PROBLEM
Can you print each of the following items word for word, with no changes?

PROVIDED DATA

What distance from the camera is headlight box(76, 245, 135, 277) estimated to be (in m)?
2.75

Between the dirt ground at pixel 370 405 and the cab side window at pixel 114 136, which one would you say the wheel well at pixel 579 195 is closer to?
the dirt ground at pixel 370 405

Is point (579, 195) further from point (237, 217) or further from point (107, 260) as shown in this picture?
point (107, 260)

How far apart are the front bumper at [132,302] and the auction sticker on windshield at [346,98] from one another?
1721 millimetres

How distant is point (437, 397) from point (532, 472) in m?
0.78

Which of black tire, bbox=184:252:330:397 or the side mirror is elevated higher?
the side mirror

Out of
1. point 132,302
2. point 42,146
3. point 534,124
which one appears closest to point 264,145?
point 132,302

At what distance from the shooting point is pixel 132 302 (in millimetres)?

EXERCISE SOLUTION
What distance from the camera is headlight box(76, 245, 135, 277) estimated to be (in m)?
2.75

Between the dirt ground at pixel 370 405 and the cab side window at pixel 114 136, which one would you say the wheel well at pixel 579 195 is closer to?
the dirt ground at pixel 370 405

Is point (579, 195) further from point (237, 217) or further from point (107, 260) as shown in this picture?
point (107, 260)

How far apart are the front bumper at [132,302] and the auction sticker on windshield at [346,98] from one another?
1721 millimetres

How distant is point (437, 397) from point (532, 472) in m?
0.78

Which of black tire, bbox=184:252:330:397 or the side mirror is elevated higher?
the side mirror

Out of
1. point 132,302
2. point 42,146
3. point 534,124
which one appears closest to point 264,145?
point 132,302

At what distance from the shooting point is pixel 132 302 (in millimetres)?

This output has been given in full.